If your ad doesn’t contain any lavatorial jokes or reference to bodily functions (preferably with accompanying pictures) there’s a very good chance that it won’t be considered as attention-grabbing enough. If, on the other hand, you manage to insert some toilet jokes or references, you’re deemed worthy of advertising gold and considered to be the creative brains behind a cutting-edge campaign which will be rolled out across the country.

I get to think about this every time I’m stuck in traffic and come across those billboards advertising the wares of a particular internet service provider.

Apparently the sight of a gormless man sitting on a toilet and clutching a tablet computer should somehow spur me to want to purchase the services on offer.

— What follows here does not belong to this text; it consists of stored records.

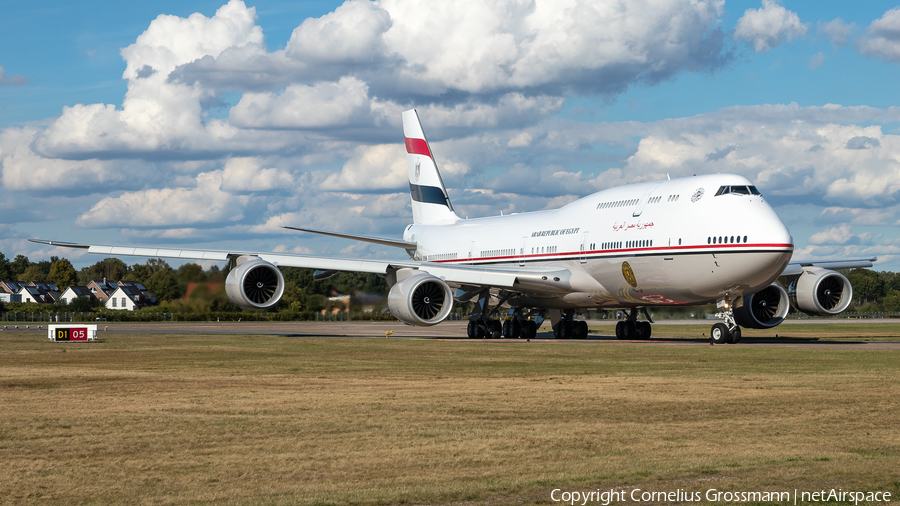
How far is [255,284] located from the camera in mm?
35344

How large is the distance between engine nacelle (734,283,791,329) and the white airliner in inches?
1.7

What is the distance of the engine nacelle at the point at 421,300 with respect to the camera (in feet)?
110

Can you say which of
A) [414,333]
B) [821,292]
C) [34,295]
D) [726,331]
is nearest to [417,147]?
[414,333]

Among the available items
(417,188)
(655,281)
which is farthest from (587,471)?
(417,188)

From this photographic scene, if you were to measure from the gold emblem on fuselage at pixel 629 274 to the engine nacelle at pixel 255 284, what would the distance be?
12.8m

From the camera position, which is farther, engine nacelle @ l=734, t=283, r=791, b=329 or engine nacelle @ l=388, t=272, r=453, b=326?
engine nacelle @ l=734, t=283, r=791, b=329

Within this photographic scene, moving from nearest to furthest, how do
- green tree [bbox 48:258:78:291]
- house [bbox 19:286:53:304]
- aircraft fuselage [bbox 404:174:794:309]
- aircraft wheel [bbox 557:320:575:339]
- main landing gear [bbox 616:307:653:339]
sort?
aircraft fuselage [bbox 404:174:794:309], main landing gear [bbox 616:307:653:339], aircraft wheel [bbox 557:320:575:339], house [bbox 19:286:53:304], green tree [bbox 48:258:78:291]

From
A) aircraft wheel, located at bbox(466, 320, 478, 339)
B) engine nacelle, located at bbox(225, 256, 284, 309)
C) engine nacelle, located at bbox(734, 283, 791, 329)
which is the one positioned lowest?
aircraft wheel, located at bbox(466, 320, 478, 339)

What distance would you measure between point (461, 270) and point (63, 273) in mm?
113186

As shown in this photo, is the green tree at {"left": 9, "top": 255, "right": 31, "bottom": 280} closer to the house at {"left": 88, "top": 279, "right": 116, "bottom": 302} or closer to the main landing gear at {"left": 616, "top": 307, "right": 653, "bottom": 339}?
the house at {"left": 88, "top": 279, "right": 116, "bottom": 302}

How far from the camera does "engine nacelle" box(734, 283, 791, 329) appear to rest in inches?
1394

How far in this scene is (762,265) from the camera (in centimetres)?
2791

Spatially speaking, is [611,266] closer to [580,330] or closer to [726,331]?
[726,331]

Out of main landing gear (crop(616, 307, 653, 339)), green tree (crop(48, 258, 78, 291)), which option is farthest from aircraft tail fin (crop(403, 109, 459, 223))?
green tree (crop(48, 258, 78, 291))
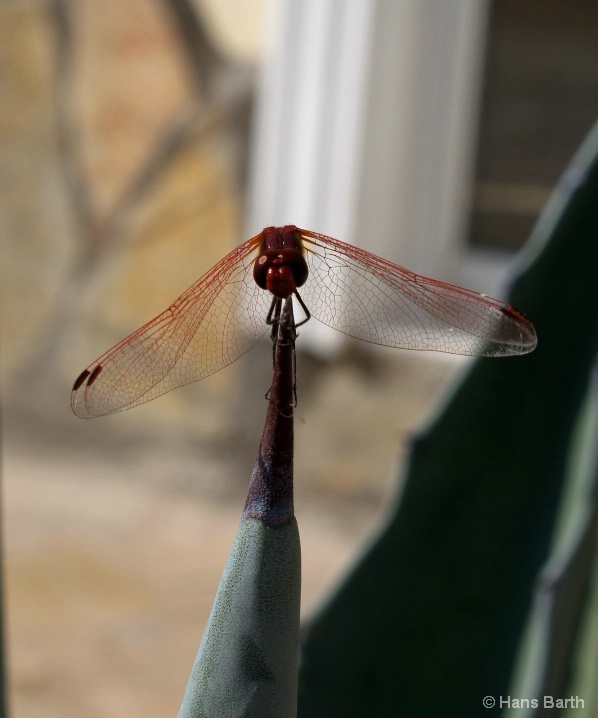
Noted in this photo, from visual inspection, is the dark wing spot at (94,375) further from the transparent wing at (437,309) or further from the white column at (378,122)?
the white column at (378,122)

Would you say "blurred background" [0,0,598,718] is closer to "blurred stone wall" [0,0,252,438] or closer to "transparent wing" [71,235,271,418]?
"blurred stone wall" [0,0,252,438]

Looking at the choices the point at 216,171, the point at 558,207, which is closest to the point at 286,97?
the point at 216,171

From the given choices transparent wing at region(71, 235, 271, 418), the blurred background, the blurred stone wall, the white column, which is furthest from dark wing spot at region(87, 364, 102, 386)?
the blurred stone wall

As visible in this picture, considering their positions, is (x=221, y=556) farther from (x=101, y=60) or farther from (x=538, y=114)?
(x=101, y=60)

The Youtube version of the advert is even more uninspiring.

The same man – wearing oversized geeky glasses – enters a toilet booth, drops his trousers and pants and shouts his way to blissful release. The person in the next booth and the janitor mopping up outside overhear his groaning and come to the obvious conclusion considering the circumstances. But all the excited When-Harry-Met-Sally-type moans coming from inside the toilet booth are not the result of a bowel movement but simply the happy yelling of a football fan watching a match on his tablet computer. Well. If this was a performance, I’d expect the audience to clap very, very slowly.

It’s not that I find the ad particularly offensive. I’m not going to be reaching out for the smelling salts because of the mild visual irritant of seeing a huge billboard plastered with the picture of a man on the loo. But I can’t see how ads of this sort are going to fire me up and have me salivating for the products or services advertised.

In this particular instance, the campaign tagline urges me to ‘Join the revolution’. Oh dear. I suppose that’s referring to the permanently online digital society we’re living in where bandwidth and connectivity are everything.

In that kind of scenario not having the best and fastest service provider may appear to be a calamity – and that’s why you need the service being provided – to spare you from a situation where you don’t have internet access. That, I presume, is the message the ad is trying to convey. Unfortunately all I’m getting is how utterly pathetic we’re going to be if we can’t detach ourselves from our computers for a couple of minutes to take a dump. Nothing very revolutionary about that I’m afraid.

The adoption of tacky ads isn’t a purely local phenomenon. The usually classy Harvey Nichols promoted the sales with photographs of models with their clothes soaked around the groin area next to the slogan: ‘The Harvey Nichols Sale. Try To Contain Your Excitement.’ Instead of customers wetting themselves in excitement at the prospect of being able to make some bargains at Harvey Nicks, the ads attracted a wave of disgusted criticism from viewers who complained about the sheer tackiness of it all.

Apart from the association with incontinence, the campaign was seen as being out of keeping with the upper-end tasteful image of the store.

The company was forced to defend its campaign and issued a statement saying it was all meant “in a playful, inoffensive manner, which was in-keeping with the tongue-in-cheek spirit in which we intended our campaign to be taken”. In other words, ‘We were trying to come across as cheeky and edgy – the type of company which pushes the envelope and gets talked about.’

If getting talked about is the Holy Grail of the advertising world, then I suppose Harvey Nichols has found it. And after all, ‘All publicity is good publicity’ isn’t it? To a point. If we’re basing ourselves on the assumption that name recognition is the be all and end-all of an advertising campaign then there’d be nothing better than having the most shocking campaigns imaginable, and dismissing critics as being humourless and po-faced. And we can look forward to even more controversial ads.

Maybe next time I drive through Marsa there’ll be a car ad with a graphic representation of cream being applied to haemorrhoids with the exhortation to ‘Glide Through Life’. Just another edgy advert to get up the nose of all the prudes out there.